Our new, favorite banana bread has walnuts in it, we had NO idea what we were missing out on! Use a food processor to pulse your nuts to get them finely chopped but be careful not to over process or you won’t be able to taste them in the bread.
Another lesson we have finally learned is lining the loaf pan with parchment paper before pouring the batter in. This makes the removal so much easier and you no longer have to hold your breath hoping the loaf comes out perfectly.
Our last tip is letting the eggs come to room temperature. Room temperature eggs allow for the incorporation of air and sugar to volumize the bread.
- 2 cups (255 g) all purpose flour
- 1 t baking soda
- 1 T ground cinnamon
- 1/2 t salt
- 1 1/2 cup finely chopped walnuts
- 1 1/2 cups (255 g) granulated sugar
- 2 large eggs, room temperature
- 1/2 cup vegetable oil
- 4 ripe bananas
- 2 T sour cream
- 1 T vanilla extract
- Preheat oven to 350°F and line loaf pan with parchment paper.
- In a medium mixing bowl, combine flour, baking soda, ground cinnamon, salt and walnuts. Set aside.

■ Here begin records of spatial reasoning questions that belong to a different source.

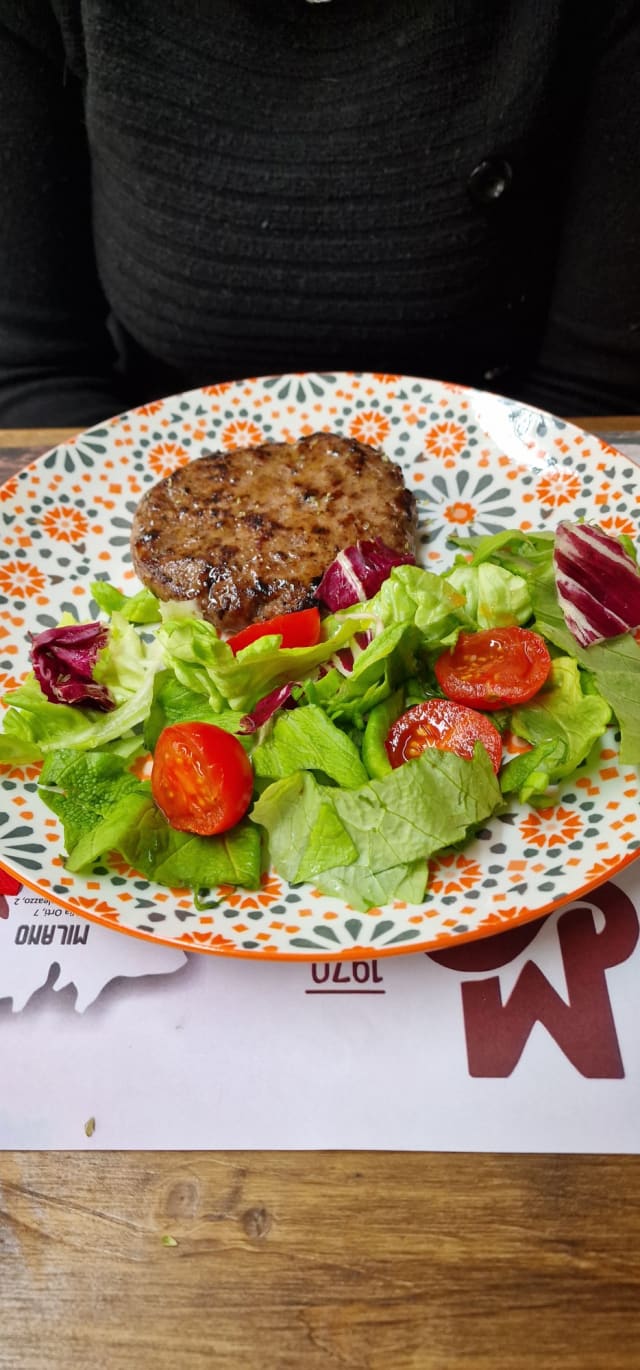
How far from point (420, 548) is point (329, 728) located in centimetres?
59

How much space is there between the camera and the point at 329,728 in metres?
1.30

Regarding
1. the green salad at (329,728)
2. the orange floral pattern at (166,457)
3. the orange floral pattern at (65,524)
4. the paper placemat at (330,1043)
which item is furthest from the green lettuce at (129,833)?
the orange floral pattern at (166,457)

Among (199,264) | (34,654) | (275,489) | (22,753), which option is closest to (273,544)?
(275,489)

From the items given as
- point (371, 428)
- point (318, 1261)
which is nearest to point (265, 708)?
point (318, 1261)

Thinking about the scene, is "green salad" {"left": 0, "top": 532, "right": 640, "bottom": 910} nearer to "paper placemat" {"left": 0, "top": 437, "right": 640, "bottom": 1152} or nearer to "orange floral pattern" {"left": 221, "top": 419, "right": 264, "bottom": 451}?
"paper placemat" {"left": 0, "top": 437, "right": 640, "bottom": 1152}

- Using a stand mixer with whisk attachment, whisk sugar and eggs on medium speed until they are light, fluffy and an off white color. About 10 minutes.
- While waiting for the sugar and egg mixture to whip, mash bananas and add sour cream and vanilla extract.
- After 10 minutes, while still whisking, drizzle in vegetable oil.
- Reduce speed to low, carefully add the banana mixture.
- Remove mixing bowl from stand mixer and gently fold in flour mixture.
- Pour batter into prepared pan and bake 75-85 minutes. Time will be dependent on how large your bananas are. Be careful not to overbake.